Passage |

On the second hand, it’s actually been helpful in many ways. There’s only so much capacity anyone individual human being can have. So you can’t know everything. Maybe you could have known everything that was all the cutting edge research in all the different disciplines a couple hundred years ago, but that’s absolutely impractical today. So progress is made by narrowing your focus a little bit. On the third hand though, something is lost in that process.
Preet Bharara:
Wait a minute. How many hands do we have?
Sean Carroll:
We have as many hands as we need to make the point. So at this point, it’s just going to be three hands. Don’t worry.
Preet Bharara:
So this is not the physics part of you. This is the philosopher part.
Sean Carroll:
Yeah, this is the thought experiment part here. Yeah. Even though it’s been very, very productive within academia, within science to specialize, you do lose that sort of synthetic generalist connection making point of view. So the way that I try to advocate for it is most scientists should be pretty narrow. They should specialize. They should be the world’s experts in their fields. But we also need some people who are generalists, some people who are able to see connections between different fields where you might not notice them if you were just a specialist. And academia completely fails at its task of nurturing and rewarding those people.
Preet Bharara:
Are you a humanist thinker? And if so, what does that mean?
Sean Carroll:
In some very general sense, yes. There’s a historical notion of humanism, which was, it is actually hard to pin down. It’s not the same as something like atheism. It was more or less from the Renaissance onward putting human beings at the center of study of philosophy and so forth. Trying to figure out what human beings are, even if the answer was organisms made in God’s image, right? Today humanism is more associated with free thinking, with naturalism, with atheism, with a move away from religion, organized or disorganized. But I don’t think it has a once and for all fixed definitions. But happily under almost any of the reasonable definitions, I would count as one. Yes.

[Questions about pictured scenes]
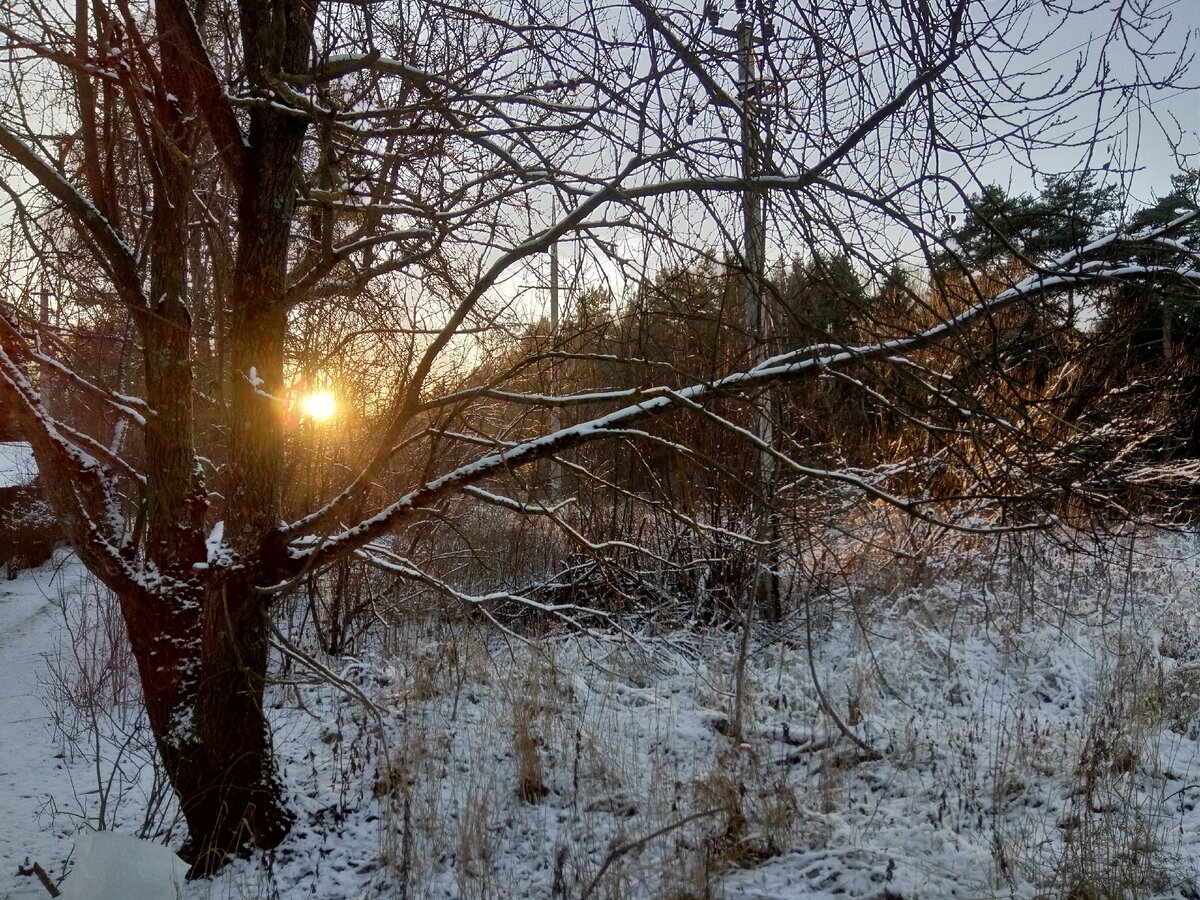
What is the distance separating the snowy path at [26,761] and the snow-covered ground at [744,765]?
21 millimetres

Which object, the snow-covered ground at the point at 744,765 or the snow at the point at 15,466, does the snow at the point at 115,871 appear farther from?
the snow at the point at 15,466

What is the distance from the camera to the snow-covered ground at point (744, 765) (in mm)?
3330

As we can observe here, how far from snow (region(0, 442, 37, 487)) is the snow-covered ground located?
915 centimetres

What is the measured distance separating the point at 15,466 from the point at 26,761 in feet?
39.0

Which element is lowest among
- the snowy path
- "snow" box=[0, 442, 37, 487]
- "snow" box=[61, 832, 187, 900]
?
the snowy path

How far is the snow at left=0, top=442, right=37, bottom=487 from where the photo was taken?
45.8 feet

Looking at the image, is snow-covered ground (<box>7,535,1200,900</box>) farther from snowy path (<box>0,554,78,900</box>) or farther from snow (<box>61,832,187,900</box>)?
snow (<box>61,832,187,900</box>)

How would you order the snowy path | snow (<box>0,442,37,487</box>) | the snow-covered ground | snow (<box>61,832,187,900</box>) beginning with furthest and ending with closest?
snow (<box>0,442,37,487</box>), the snowy path, the snow-covered ground, snow (<box>61,832,187,900</box>)

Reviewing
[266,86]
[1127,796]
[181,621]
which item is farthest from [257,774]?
[1127,796]

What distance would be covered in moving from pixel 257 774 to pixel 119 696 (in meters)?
3.13

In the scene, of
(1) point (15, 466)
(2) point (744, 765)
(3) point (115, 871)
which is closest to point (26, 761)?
(3) point (115, 871)

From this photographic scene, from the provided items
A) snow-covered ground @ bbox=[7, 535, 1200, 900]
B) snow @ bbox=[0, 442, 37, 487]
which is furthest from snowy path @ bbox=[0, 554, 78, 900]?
snow @ bbox=[0, 442, 37, 487]

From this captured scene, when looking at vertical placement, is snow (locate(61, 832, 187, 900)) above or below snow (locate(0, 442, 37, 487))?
below

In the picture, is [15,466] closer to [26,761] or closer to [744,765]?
[26,761]
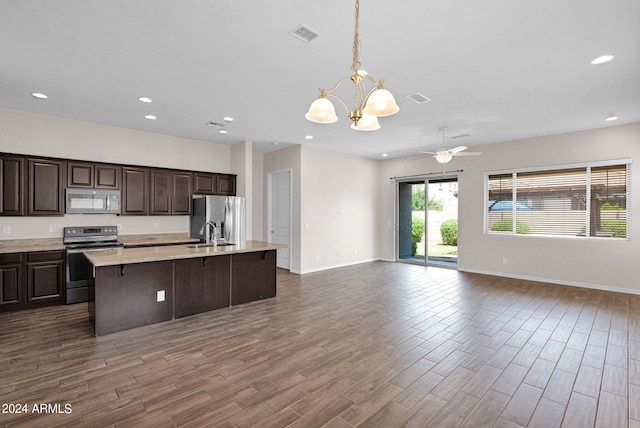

Instruction 1 |
In the interview on specialization and humanism, what does Sean Carroll say academia completely fails to do?
Instruction 2 |
Resume the interview on specialization and humanism right after its last line.

Final result 1 |
It fails to nurture and reward generalists, the people who can see connections between different fields.

Final result 2 |
Preet Bharara:
So that raises the question that you have addressed on a number of occasions about what you say is the incompatibility between science and religion. That they are not compatible with each other. So lots of people would disagree with you. I imagine that there are people who are both accomplished physicists or other kinds of scientists who are religious and believe in religion. Could you explain why you have the view you do?
Sean Carroll:
Yeah, 100%. I want to be very clear about the compatibility question between science and religion. I would argue that in principle, science and religion are perfectly compatible because they’re trying to do different things. Religion, sadly, is hard to define. So even if I offered a definition, there’s going to be some people who disagree with it. But let’s imagine that we know what it is. Science is trying to understand how the world works. So there’s no necessary reason why the practice of religion and the practice of science have to come into conflict.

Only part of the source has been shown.